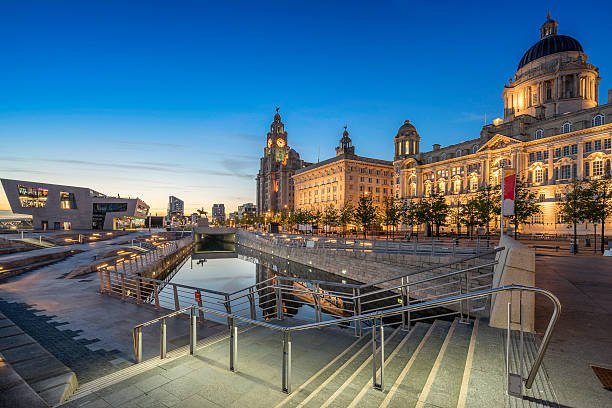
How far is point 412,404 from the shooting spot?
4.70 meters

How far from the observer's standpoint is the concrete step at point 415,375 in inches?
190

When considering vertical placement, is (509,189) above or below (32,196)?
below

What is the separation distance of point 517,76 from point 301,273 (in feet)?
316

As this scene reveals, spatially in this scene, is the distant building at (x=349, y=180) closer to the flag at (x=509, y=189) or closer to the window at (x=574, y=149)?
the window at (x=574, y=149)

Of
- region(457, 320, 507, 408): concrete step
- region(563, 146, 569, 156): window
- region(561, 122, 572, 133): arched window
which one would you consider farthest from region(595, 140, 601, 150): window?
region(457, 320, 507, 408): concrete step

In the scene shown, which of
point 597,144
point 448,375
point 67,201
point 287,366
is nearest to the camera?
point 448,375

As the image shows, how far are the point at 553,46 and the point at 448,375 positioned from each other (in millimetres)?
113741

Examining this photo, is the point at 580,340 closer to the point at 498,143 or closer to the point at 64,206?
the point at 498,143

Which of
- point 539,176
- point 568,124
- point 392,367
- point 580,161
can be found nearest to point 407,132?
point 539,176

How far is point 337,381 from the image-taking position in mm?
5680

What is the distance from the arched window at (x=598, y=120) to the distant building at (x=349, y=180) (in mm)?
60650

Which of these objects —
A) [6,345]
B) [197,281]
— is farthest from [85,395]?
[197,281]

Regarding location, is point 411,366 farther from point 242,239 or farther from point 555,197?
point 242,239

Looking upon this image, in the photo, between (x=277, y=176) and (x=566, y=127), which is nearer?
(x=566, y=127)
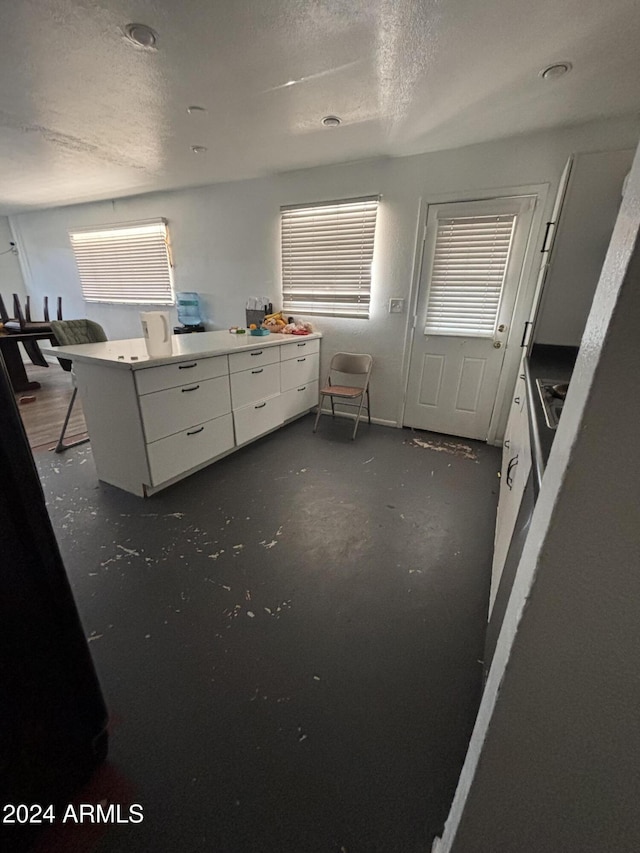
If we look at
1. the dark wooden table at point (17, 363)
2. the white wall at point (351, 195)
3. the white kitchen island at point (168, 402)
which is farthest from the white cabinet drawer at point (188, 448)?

• [Set task] Reproduce word for word every line from the one containing "What is the distance" up to and including the last line of the rows, and leave the pictures out.

• [Solution for this task]
What is the distance from the arched window at (x=598, y=120) to the distant building at (x=349, y=180) (in mm)?
60650

Which of these objects —
A) [6,345]
B) [197,281]
— is farthest from [85,395]?
[197,281]

Regarding location, is point 411,366 farther from point 242,239 or farther from point 555,197?
point 242,239

Looking upon this image, in the photo, between (x=277, y=176) and (x=566, y=127), which is nearer?
(x=566, y=127)
If we look at
1. the dark wooden table at point (17, 363)
2. the white wall at point (351, 195)
3. the white kitchen island at point (168, 402)
which is farthest from the white cabinet drawer at point (188, 448)?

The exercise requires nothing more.